Texte fourni:
══════════════════════════════
M. [H] [V] s'est vu refuser la délivrance d'un certificat de nationalité française par le greffier en chef du service de la nationalité des Français nés et établis hors de France le 22 décembre 2014, aux motifs qu'il produisait un acte de naissance établi le 2 juillet 2013 suivant un jugement supplétif de la même date et que la preuve de son lien de filiation paternelle n'était pas légalement rapportée. Le refus de délivrance a été confirmé par le ministère de la Justice le 20 juin 2017 au motif que le jugement supplétif était contraire à l'ordre public international.

En application de l'article 30 alinéa 1er du code civil, il appartient à celui qui revendique la nationalité française d'en rapporter la preuve, lorsqu'il n'est pas titulaire d'un certificat de nationalité française délivré à son nom conformément aux dispositions des articles 31 et suivants du code civil.
══════════════════════════════
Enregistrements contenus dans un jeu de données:
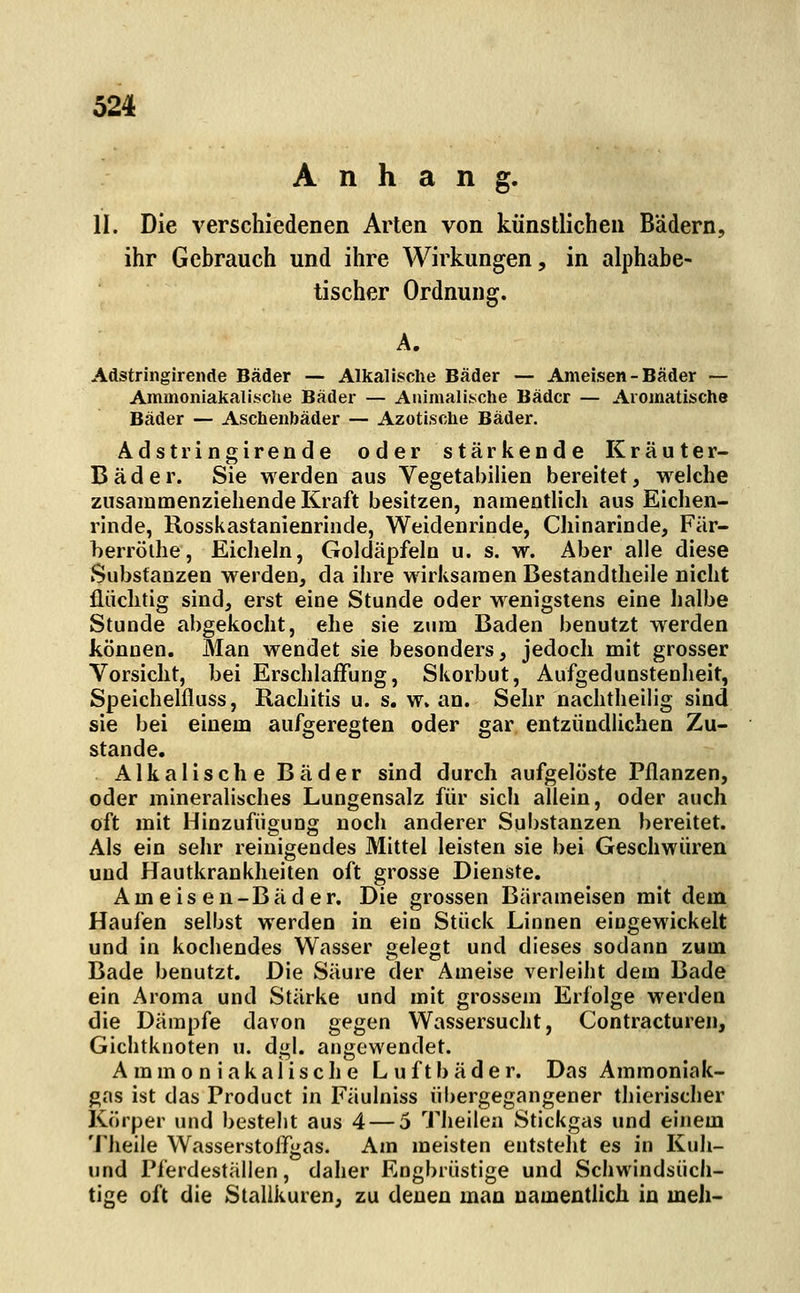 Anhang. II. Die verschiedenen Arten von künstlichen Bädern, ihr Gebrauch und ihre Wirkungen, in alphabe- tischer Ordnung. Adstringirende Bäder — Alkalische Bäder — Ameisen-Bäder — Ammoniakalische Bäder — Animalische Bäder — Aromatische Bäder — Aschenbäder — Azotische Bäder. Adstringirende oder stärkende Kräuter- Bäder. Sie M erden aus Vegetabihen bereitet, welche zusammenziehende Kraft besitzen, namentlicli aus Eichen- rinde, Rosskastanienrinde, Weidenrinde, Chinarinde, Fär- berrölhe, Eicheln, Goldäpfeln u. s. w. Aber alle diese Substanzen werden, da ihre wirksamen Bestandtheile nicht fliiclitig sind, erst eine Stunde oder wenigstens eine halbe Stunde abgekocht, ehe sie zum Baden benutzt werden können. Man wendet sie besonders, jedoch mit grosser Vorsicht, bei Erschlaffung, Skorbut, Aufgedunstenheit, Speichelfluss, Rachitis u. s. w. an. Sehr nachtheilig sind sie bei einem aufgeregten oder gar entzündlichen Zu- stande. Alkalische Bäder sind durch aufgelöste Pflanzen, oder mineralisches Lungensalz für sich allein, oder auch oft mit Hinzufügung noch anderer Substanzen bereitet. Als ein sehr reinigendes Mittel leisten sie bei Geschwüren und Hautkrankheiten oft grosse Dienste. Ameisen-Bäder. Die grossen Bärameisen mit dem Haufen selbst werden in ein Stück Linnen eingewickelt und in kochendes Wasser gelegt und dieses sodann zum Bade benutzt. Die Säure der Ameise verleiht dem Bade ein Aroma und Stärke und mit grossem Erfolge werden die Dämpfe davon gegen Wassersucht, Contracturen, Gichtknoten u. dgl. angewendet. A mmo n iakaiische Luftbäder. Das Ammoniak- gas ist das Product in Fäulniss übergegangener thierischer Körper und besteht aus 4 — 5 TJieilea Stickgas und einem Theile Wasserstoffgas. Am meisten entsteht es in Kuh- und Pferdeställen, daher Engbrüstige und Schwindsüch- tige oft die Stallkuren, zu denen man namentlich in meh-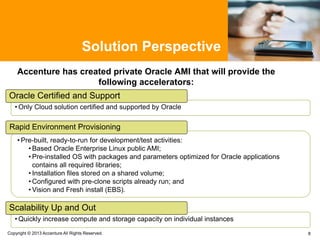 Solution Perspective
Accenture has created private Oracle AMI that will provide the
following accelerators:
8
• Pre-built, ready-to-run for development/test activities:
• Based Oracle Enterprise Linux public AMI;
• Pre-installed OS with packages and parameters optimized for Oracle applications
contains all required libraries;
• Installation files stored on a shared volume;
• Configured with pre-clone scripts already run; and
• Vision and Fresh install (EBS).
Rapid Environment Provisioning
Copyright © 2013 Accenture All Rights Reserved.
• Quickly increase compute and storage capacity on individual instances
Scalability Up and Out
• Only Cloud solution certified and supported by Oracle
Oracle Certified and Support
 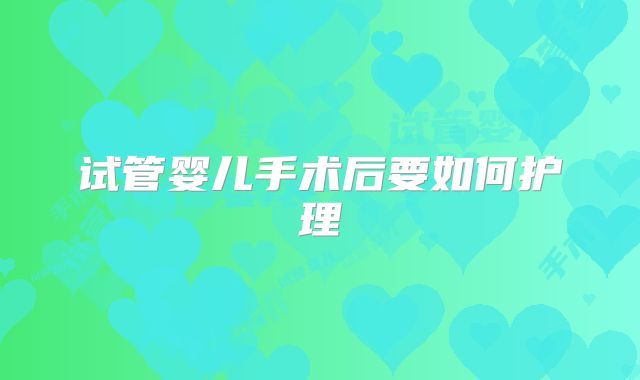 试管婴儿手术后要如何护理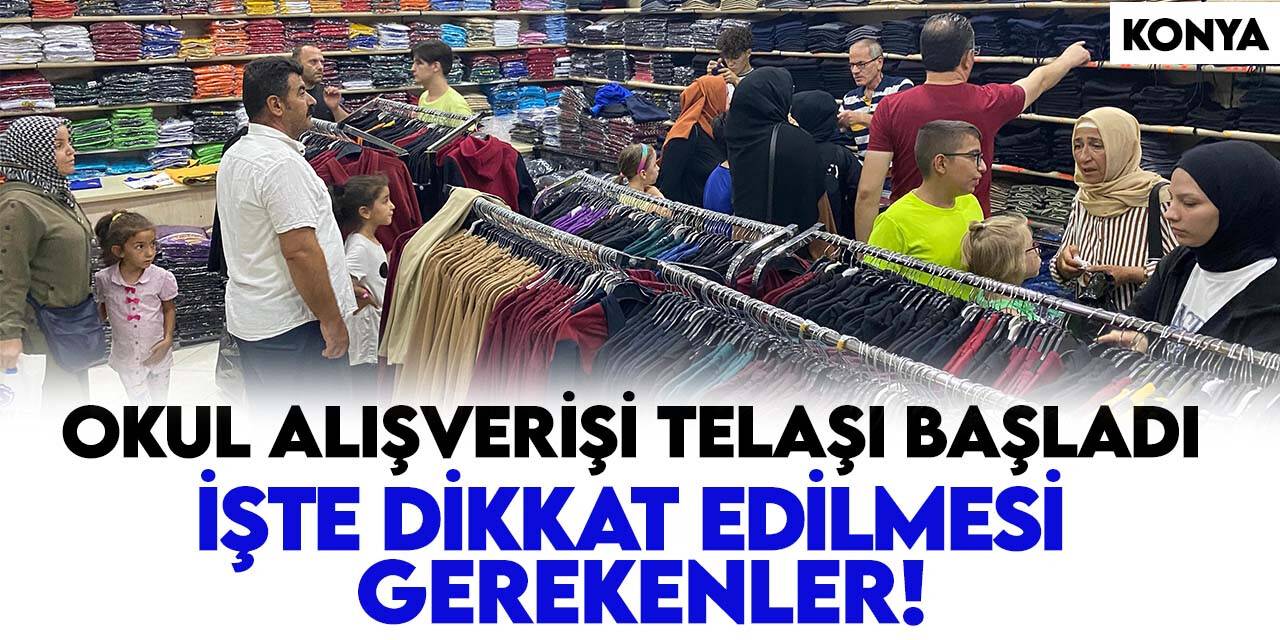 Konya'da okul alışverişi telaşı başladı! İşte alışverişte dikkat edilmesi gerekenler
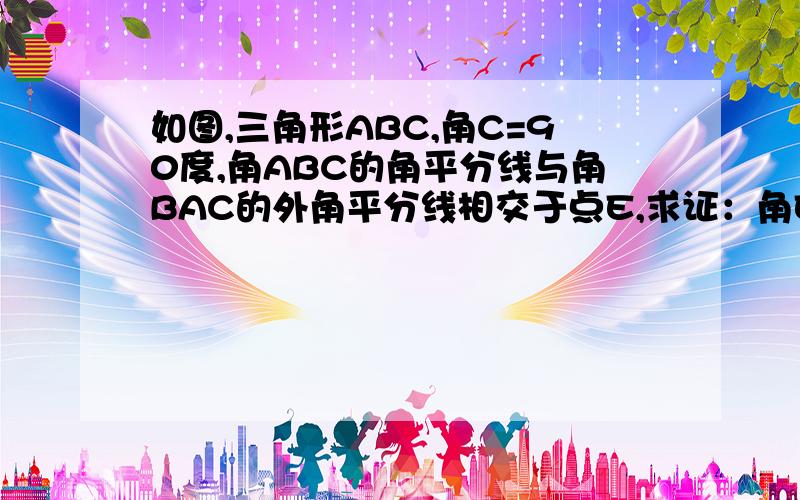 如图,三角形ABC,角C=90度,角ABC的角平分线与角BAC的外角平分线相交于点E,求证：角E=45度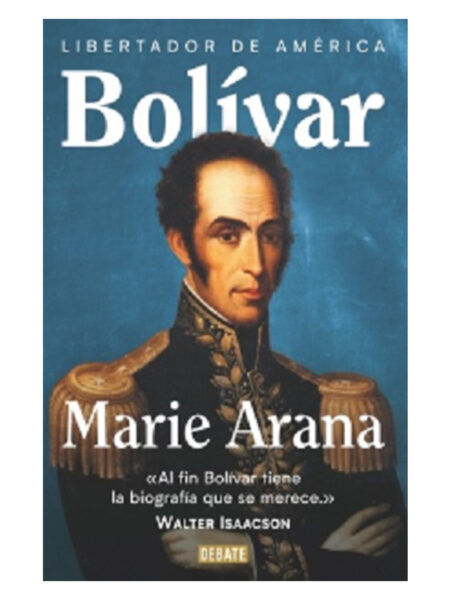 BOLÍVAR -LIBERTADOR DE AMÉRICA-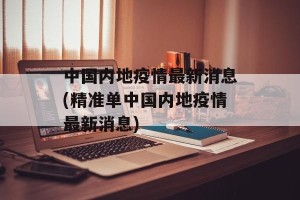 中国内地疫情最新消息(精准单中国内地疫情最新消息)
══════════════════════════════
Exercice A: Relevez toutes les dates précises citées dans le texte sur le certificat de nationalité.
Exercice B: Dans le texte sur le certificat de nationalité, recopiez mot pour mot le passage allant de « M. [H] [V] s'est » jusqu'à « l'ordre public international. ».

Corrigé détaillé A: 22 décembre 2014, 2 juillet 2013, 20 juin 2017

Corrigé détaillé B:
M. [H] [V] s'est vu refuser la délivrance d'un certificat de nationalité française par le greffier en chef du service de la nationalité des Français nés et établis hors de France le 22 décembre 2014, aux motifs qu'il produisait un acte de naissance établi le 2 juillet 2013 suivant un jugement supplétif de la même date et que la preuve de son lien de filiation paternelle n'était pas légalement rapportée. Le refus de délivrance a été confirmé par le ministère de la Justice le 20 juin 2017 au motif que le jugement supplétif était contraire à l'ordre public international.